Au cours des derniers mois, nombreux sont ceux qui ont critiqué l'ex-maire de Montréal, Gérald Tremblay, pour le système de corruption et de collusion qui existerait ou aurait existé. Connaissant l'homme, je serais extrêmement surpris qu'il ait trempé dans ces manigances. Cependant, au-delà de son intégrité personnelle, il est ici question de l'intégrité de la Ville de Montréal, laquelle paraît être contaminée à divers échelons.

L'une des premières leçons que l'on apprend en gouvernance est celle de l'«imputabilité». Le maire est par conséquent l'ultime responsable de veiller à l'intégrité de sa ville. Il ne peut être au courant de tout et tout contrôler, mais il doit savoir bien s'entourer, s'assurer de la mise en place de structures efficientes et, finalement, insuffler une culture d'intégrité.

Dans cette fusion précipitée de 2001, le maire a été choisi par des «roitelets» de villes opposées à la fusion et quelques champions du financement. Ne voulant perdre leurs prérogatives et éviter de déplaire à leurs divers réseaux, ils ont choisi un rassembleur et conciliateur. Ils se sont cependant assurés de garder le contrôle au sein du parti, ainsi qu'à divers échelons de l'appareil municipal.

On accuse le maire d'aveuglement volontaire. Il y en a certainement eu une certaine dose, mais il est fort possible que plusieurs aient évité de le mettre au courant de ce qui se passait dans l'antichambre.

Je suis persuadé que la commission Charbonneau, mais surtout l'histoire, finira par démontrer que plusieurs roitelets de villes fusionnées et fonctionnaires voulant protéger leurs parties de golf en République dominicaine ont torpillé la Ville de Montréal depuis plusieurs décennies.

À une époque où la gouvernance est devenue un enjeu prioritaire, la gouvernance «politique» de la Ville de Montréal est la pire de toutes les organisations au Québec. Il existe un «faux» conseil municipal de 65 élus, lesquels sont éloignés de ce qui se passe et ne font que du «rubber stamping». Le véritable pouvoir repose dans les mains du comité exécutif, lequel est homogène et imperméable aux autres élus.

Au niveau de la gouvernance interne, du moins jusqu'en 2009, celle-ci était dans sa structure, comme dans ses divers mécanismes de gestion des risques, à des années-lumière des meilleures pratiques. Si, comme l'a dit M. Tremblay dans son allocution de départ, ces structures et mécanismes ont été améliorés - veuillez vite nous en faire la preuve, c'est une prérogative à notre confiance. Par exemple, que des firmes indépendantes n'ayant «jamais» fait des affaires avec la Ville viennent auditer et comparer avec les meilleures pratiques.

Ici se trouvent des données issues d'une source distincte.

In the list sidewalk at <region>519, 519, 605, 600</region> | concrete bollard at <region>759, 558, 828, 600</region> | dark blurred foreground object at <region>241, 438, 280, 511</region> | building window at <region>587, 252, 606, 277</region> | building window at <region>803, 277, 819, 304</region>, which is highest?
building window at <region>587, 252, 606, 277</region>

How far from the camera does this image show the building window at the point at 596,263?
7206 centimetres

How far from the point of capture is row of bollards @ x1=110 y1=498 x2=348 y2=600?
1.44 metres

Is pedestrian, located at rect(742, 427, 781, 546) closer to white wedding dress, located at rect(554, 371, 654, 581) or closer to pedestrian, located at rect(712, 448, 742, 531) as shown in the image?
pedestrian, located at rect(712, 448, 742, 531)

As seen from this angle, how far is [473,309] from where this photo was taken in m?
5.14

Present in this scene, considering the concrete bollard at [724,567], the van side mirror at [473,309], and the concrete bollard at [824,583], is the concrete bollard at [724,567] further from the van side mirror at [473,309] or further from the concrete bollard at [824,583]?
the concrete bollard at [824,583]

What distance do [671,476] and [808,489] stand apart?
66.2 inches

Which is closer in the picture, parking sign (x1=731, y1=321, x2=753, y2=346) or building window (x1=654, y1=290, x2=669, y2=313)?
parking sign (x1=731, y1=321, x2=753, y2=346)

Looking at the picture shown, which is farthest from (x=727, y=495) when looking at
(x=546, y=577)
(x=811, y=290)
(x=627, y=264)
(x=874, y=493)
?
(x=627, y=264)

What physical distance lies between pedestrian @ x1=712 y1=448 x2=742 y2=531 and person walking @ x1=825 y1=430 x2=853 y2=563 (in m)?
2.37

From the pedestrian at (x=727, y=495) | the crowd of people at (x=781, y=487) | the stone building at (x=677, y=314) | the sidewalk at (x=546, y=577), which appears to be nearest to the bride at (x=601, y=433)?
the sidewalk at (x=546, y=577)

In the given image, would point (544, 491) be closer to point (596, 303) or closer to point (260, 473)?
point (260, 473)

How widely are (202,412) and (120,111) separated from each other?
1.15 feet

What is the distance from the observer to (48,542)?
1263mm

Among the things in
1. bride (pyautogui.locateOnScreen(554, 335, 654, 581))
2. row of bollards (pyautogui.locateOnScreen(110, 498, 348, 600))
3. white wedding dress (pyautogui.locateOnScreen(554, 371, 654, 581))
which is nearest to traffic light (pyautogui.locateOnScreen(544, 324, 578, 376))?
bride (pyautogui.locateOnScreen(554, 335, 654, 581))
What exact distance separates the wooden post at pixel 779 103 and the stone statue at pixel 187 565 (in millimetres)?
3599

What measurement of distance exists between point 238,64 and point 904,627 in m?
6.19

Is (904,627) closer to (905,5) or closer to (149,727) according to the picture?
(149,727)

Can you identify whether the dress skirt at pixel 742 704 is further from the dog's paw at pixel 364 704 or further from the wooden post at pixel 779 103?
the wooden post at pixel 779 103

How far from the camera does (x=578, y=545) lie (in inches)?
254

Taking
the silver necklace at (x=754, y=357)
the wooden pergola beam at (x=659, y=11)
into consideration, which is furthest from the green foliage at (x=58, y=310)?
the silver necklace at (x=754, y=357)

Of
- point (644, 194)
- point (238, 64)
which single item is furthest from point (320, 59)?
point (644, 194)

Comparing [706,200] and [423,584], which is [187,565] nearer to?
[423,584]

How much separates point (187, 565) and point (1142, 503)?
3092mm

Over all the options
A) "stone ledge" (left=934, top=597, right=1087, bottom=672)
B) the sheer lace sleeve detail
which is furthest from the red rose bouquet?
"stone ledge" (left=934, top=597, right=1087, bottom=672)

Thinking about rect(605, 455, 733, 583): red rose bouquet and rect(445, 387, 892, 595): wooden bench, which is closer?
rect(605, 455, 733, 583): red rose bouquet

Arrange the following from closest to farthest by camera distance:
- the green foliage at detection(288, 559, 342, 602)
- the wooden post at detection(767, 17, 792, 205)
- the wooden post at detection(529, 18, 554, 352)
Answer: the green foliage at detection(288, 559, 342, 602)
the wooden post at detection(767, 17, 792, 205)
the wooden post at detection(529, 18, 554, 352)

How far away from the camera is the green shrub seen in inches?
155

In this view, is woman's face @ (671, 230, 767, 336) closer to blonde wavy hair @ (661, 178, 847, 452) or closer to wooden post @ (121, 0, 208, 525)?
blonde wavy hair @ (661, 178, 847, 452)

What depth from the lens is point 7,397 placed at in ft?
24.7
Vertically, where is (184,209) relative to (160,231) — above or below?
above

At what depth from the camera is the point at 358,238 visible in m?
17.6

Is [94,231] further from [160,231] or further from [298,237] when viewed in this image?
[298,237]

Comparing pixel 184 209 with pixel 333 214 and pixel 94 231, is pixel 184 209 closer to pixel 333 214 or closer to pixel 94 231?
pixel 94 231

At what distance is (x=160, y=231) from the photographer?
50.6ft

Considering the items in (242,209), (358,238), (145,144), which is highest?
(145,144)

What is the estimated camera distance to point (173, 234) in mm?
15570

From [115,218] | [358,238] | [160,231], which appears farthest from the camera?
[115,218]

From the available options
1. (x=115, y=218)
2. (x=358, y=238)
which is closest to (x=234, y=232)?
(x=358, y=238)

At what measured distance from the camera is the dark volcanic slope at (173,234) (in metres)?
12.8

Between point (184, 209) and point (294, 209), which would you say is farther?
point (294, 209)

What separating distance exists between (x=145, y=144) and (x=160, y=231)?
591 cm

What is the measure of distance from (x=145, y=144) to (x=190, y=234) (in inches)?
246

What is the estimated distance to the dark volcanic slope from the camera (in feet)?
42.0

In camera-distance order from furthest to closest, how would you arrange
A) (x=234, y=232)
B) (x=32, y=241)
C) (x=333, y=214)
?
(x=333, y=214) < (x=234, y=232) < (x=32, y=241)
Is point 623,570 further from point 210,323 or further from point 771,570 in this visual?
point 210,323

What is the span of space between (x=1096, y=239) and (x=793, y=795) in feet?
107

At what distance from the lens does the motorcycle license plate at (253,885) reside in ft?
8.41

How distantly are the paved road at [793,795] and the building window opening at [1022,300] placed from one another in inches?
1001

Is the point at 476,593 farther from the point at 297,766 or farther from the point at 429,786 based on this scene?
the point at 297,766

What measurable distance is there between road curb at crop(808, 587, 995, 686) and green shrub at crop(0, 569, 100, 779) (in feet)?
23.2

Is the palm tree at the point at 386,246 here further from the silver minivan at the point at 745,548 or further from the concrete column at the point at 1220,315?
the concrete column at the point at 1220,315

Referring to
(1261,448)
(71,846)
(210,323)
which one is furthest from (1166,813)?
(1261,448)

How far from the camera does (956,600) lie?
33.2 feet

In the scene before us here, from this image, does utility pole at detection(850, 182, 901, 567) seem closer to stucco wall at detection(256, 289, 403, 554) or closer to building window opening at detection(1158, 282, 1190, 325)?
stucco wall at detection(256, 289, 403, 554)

Finalement, au-delà des structures, il y a la culture. Il y a plus de 28 000 employés à la Ville de Montréal, dont la très vaste majorité est constituée de gens honnêtes. Cependant, je suis loin d'être convaincu qu'il y existe une culture forte où les valeurs sont connues et partagées, un environnement de travail où les comportements déviants sont identifiés et corrigés.

Bien au contraire, il semble exister une culture de l'omerta où de nombreux employés se sentent impuissants et acceptent la situation sans rien dire. Existe-t-il une fierté d'être un employé et de servir le citoyen?

Je me rappelle il y a sept ans, en collaboration avec un organisme spécialisé, d'avoir proposé à la Ville d'améliorer sa gouvernance et son éthique. Celle-ci nous avait alors répondu que ce n'était ni le moment ni une priorité. J'espère que cela le deviendra. Comme le disait Gilbert Rozon, il y a déjà trois ans, «il y a trop de petits royaumes et trop de roitelets à Montréal».

L'histoire nous enseignera sans doute que M. Tremblay, en 2001, aura hérité non pas d'une ville, mais d'un gigantesque nid de poule et qu'il n'a pu, à lui seul, colmater toutes les brèches. Y aurait-il eu une autre personne à la hauteur de cet immense défi?